About Our Jury Research
Jury research is designed to assess how a trial jury will react to case themes, witness testimony and documentary evidence. Trial Strategies strictly adheres to social science research methods, while maintaining the flexibility to design a study that meets the specific needs of your case.
Our knowledge of communication theory, jury psychology, and human information processing enables us to develop a thorough understanding of juror reactions and provide strategic recommendations for enhancing the persuasiveness of case presentations.
This is an excellent tool for assessing juror reactions to case themes, discrete issues and evidence and witness testimony without burdening jurors with the task of forging consensus on specific verdict questions.
In-depth discussions with mock jurors enable us to identify case themes and issues that resonate with jurors and those that should be reframed or discarded. Inevitably, these research projects uncover new approaches to thinking about the witnesses and evidence that were not contemplated by the trial team.
The focus group format also enables us to introduce additional facts during the discussion that may or may not be admissible and gauge juror reactions to them.
Mock trial research can simulate the trial structure and jury deliberations in a one-day or multi-day format.

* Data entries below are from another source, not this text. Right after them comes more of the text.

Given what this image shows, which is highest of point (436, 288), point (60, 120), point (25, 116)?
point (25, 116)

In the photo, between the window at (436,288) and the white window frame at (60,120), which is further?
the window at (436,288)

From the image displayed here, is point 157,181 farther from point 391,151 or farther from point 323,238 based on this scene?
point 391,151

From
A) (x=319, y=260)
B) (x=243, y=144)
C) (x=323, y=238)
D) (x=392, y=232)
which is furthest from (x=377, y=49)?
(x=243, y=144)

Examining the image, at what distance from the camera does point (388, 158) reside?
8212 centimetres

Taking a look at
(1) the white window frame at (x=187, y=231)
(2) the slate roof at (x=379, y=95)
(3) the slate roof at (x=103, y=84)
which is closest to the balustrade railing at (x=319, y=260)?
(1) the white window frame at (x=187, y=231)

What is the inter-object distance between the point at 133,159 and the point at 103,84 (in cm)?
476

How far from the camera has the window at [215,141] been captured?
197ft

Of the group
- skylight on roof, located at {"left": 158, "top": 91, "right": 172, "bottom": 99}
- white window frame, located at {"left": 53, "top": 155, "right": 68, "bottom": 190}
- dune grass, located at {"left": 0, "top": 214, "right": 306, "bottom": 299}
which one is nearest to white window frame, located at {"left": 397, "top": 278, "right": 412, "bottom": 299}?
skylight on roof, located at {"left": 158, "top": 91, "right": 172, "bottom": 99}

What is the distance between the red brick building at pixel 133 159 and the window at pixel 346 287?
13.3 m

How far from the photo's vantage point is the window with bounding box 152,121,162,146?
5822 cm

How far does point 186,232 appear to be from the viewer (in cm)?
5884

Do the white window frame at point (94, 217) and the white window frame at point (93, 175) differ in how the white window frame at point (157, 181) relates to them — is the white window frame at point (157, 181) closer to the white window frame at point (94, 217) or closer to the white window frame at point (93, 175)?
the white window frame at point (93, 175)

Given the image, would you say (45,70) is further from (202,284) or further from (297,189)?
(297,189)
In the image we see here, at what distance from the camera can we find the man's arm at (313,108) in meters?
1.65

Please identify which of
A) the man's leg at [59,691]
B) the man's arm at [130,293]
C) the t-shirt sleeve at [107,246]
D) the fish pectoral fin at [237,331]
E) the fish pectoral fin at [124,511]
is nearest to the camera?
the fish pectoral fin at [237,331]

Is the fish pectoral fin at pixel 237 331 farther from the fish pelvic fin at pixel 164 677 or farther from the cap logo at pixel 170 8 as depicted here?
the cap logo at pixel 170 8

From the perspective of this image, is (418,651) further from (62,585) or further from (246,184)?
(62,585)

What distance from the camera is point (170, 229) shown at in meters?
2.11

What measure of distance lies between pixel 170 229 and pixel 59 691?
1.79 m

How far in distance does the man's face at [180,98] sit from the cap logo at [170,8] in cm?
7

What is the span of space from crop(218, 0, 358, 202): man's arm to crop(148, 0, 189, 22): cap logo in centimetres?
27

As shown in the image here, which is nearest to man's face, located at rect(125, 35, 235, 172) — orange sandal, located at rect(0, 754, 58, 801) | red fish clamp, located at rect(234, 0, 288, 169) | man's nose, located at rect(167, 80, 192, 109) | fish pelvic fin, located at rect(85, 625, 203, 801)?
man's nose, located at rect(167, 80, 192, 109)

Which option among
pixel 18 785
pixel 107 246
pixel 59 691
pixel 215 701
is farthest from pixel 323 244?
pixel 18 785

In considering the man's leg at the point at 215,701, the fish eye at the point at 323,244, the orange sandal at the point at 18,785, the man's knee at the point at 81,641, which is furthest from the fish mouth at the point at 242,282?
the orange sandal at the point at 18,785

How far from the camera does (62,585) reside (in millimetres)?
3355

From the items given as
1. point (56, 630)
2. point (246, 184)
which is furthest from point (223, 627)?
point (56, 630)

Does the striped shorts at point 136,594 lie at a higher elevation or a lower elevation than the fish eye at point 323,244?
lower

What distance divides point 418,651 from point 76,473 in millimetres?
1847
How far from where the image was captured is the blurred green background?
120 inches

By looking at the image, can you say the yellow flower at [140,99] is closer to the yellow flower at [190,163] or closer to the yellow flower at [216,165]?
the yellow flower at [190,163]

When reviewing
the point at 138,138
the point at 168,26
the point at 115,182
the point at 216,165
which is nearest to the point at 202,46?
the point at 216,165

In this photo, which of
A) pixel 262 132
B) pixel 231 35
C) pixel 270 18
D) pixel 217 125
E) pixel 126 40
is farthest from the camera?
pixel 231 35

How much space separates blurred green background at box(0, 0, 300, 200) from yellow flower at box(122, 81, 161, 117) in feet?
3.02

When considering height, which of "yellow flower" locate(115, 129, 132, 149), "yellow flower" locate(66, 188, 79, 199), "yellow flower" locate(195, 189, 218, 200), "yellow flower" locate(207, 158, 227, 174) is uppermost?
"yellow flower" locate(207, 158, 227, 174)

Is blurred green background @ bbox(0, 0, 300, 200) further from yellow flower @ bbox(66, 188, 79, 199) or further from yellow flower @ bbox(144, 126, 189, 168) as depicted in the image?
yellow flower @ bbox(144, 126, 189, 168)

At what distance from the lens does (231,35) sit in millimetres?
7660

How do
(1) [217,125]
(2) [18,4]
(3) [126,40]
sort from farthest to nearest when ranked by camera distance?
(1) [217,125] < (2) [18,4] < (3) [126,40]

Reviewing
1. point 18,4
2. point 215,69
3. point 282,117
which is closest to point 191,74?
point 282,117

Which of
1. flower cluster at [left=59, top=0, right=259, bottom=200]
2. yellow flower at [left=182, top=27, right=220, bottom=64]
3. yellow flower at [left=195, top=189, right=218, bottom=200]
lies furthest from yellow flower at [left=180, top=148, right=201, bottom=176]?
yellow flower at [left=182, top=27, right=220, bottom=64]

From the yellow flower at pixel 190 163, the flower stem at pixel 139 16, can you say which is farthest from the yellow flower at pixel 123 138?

These research projects are ideal for assessing the persuasiveness of case presentations, reactions to witness testimony, and the viability of damages arguments. Analysis of the jury deliberations reveals the types of arguments and concessions jurors are likely to make as they forge consensus on specific verdict questions.
More than 25 years ago we introduced a hybrid research design to our clients. This design is a combination of focus group discussions and mock jury deliberations.
Focus group discussions allow for an in-depth examination of juror reactions to case themes while separate mock jury deliberations provide insight into the evidence and arguments jurors will rely upon to forge consensus on a verdict.
A significant advantage of the hybrid design is that the focus group discussion occurs independently from the consensus-forming dynamics of a jury deliberation. Once jurors have committed to verdict decisions in a jury deliberation setting, it is difficult for them to consider additional facts and issues that may be introduced during a subsequent focus group discussion.
Community surveys are an excellent tool for assessing perceptions of the parties in a case, examining general reactions to major case issues and generating large-scale data for developing general profiles of favorable and dangerous jurors.
Typically, these surveys involve telephone interviews or internet surveys that can be supplemented with face-to-face interviews. The key to a successful survey is the process used to select a sample of respondents who represent the demographic, economic, and social characteristics of the trial venue.